Some metrics where a more uniform distribution of a metric across units is a favorable outcome, we can also create metrics (opens in new tab) that track that goal directly.
Summary
In this blog post, we introduced the STEDII (Sensitivity, Trustworthiness, Efficiency, Debuggability, Interpretability, and Inclusivity) framework to define and evaluate the good properties of a metric and of an A/B test analysis in general. Each of these properties are essential; and together, they reinforce each other to ensure a good set of metrics for a proper analysis of an A/B test, which will yield valuable insights and enable good product decisions. Many metric authors at Microsoft have successfully used this framework, and we hope that all our readers find it equally valuable!
– Somit Gupta and Widad Machmouchi, Microsoft Experimentation Platform
References
[1] Deng, A. and Shi, X. 2016. Data-Driven Metric Development for Online Controlled Experiments. Proceedings of the 22nd ACM SIGKDD International Conference on Knowledge Discovery and Data Mining – KDD ’16 (2016), 77–86.
[2] Dmitriev, P. and Wu, X. 2016. Measuring Metrics. Proceedings of the 25th ACM International on Conference on Information and Knowledge Management – CIKM ’16 (2016), 429–437.
[3] Kohavi, R. et al. 2009. Controlled experiments on the web: survey and practical guide. Data Min Knowl Disc. 18, (2009), 140–181. DOI:https://doi.org/10.1007/s10618-008-0114-1.

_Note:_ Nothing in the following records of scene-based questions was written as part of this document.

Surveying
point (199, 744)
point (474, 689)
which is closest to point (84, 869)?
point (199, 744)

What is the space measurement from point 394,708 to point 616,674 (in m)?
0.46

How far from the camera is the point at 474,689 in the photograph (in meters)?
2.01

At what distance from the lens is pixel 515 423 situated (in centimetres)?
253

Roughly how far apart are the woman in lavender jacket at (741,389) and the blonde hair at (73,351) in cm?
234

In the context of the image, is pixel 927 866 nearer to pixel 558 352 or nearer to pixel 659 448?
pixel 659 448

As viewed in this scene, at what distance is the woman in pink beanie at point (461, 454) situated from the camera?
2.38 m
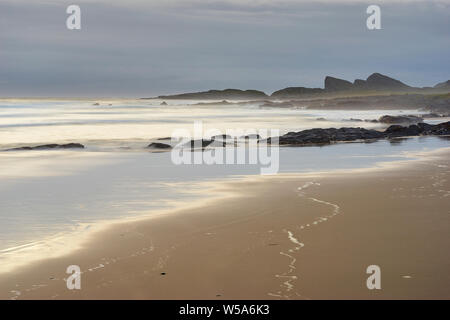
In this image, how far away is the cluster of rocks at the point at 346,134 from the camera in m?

[4] Machmouchi, W. and Buscher, G. 2016. Principles for the Design of Online A/B Metrics. Proceedings of the 39th International ACM SIGIR conference on Research and Development in Information Retrieval – SIGIR ’16 (New York, New York, USA, 2016), 589–590.
[5] Dmitriev, P. et al. 2017. A Dirty Dozen: Twelve Common Metric Interpretation Pitfalls in Online Controlled Experiments. Proceedings of the 23rd ACM SIGKDD international conference on Knowledge discovery and data mining – KDD ’17 (Halifax, Nova Scotia, Canada, 2017).